Alla quercia di Mamre 14 ottobre 2015
La macchina governativa ha accelerato, con un certo disagio e stupore, l’approvazione del nuovo ddl sulle unioni civili che prevede la “stepchild adoption”, e di conseguenza l’apertura della pratica dell’utero in affitto, come nel precedente documento legislativo presentato dalla Cirinnà. Da dove nasce questa priorità assoluta?

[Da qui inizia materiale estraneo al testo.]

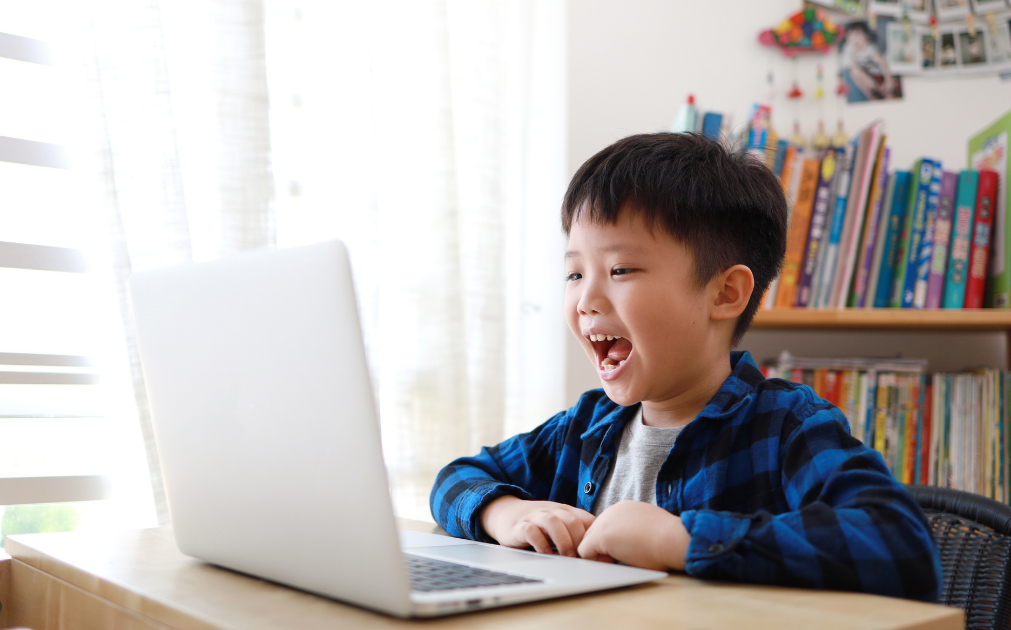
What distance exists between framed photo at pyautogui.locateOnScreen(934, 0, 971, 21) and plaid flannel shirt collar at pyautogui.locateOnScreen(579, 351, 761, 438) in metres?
1.27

E’ una domanda che andrebbe rivolta a chi preme da anni perché si giunga a questo risultato. La priorità è esclusivamente di natura ideologica, come affermano i sostenitori del ddl. Scrive l’on. Paola Concia – fonte insospettabile -, su Il Foglio del 7 luglio scorso:“(…) la legge contiene una piccola, per il momento necessaria, ipocrisia: è infatti una legge che di fatto introduce il matrimonio tra cittadini dello stesso sesso, ma senza dichiararlo esplicitamente (…). La legge adesso in discussione nel nostro Parlamento, che assomiglia alla legge in vigore in Germania, e ad altre leggi approvate in Francia, in Inghilterra e in Belgio, può essere considerata una specie di ‘cuscinetto’, un ponte: serve cioè a far capire che due persone dello stesso sesso possono essere benissimo considerate una famiglia. Una volta sperimentato che le unioni omosessuali (…) sono ‘famiglia’ (..) poi queste unioni vengono chiamate ‘matrimonio’, com’è accaduto in Inghilterra o in America per intervento della Corte suprema, vengono cioè equiparate anche sotto il profilo nominalistico. E si risolve così l’ipocrisia.”